== TASK REQUIREMENTS ==
Give the count of lines in the data that include "States", with no other words.

*** DATA LISTING ***

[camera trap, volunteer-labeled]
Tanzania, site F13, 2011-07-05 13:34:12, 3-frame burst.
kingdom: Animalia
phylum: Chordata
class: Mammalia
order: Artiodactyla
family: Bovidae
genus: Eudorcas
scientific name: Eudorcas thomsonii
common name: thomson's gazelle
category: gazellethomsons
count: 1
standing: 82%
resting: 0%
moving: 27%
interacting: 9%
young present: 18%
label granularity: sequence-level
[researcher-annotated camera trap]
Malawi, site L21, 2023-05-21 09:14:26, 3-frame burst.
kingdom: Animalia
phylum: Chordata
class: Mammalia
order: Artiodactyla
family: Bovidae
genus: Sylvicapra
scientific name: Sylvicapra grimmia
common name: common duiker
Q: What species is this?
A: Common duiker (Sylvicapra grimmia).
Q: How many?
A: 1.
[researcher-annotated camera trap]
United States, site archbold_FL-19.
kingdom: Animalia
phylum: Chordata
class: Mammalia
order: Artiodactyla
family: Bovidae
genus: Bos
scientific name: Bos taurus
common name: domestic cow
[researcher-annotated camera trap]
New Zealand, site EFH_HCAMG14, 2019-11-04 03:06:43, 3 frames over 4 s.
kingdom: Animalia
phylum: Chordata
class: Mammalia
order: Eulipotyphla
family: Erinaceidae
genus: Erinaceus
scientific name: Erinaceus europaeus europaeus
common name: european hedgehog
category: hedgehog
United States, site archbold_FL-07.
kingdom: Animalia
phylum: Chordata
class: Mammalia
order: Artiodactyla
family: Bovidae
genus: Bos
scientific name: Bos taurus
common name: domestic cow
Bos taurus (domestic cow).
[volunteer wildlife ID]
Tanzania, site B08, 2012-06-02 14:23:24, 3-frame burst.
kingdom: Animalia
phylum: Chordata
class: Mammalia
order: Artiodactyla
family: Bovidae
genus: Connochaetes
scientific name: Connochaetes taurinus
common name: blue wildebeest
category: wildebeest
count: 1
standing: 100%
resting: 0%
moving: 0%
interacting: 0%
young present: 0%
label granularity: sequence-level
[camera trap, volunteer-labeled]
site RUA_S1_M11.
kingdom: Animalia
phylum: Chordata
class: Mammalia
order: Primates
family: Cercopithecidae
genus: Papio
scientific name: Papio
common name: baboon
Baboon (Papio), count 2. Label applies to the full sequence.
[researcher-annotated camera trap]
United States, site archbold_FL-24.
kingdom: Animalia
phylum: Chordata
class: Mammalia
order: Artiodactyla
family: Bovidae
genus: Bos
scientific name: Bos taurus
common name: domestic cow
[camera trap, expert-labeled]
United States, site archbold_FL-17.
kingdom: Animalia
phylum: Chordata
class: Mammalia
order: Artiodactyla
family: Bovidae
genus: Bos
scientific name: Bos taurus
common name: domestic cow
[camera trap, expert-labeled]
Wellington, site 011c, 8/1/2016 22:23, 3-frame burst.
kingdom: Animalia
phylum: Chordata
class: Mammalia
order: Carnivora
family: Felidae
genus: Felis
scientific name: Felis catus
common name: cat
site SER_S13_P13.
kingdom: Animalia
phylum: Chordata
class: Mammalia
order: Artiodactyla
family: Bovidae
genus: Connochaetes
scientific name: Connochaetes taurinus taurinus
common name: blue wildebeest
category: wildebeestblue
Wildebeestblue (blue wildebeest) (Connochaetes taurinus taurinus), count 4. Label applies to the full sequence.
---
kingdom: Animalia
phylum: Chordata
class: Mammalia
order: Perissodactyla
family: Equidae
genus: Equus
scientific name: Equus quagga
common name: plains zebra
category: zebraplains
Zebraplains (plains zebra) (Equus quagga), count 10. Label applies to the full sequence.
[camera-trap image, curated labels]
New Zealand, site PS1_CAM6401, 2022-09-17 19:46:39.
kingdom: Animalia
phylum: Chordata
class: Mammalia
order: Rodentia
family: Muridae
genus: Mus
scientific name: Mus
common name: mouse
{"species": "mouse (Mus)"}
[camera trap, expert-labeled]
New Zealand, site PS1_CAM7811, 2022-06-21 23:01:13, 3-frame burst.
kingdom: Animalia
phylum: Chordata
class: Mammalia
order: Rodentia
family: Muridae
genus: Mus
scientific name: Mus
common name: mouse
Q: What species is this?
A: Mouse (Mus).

*** End of DATA LISTING ***

== REPLY ==
4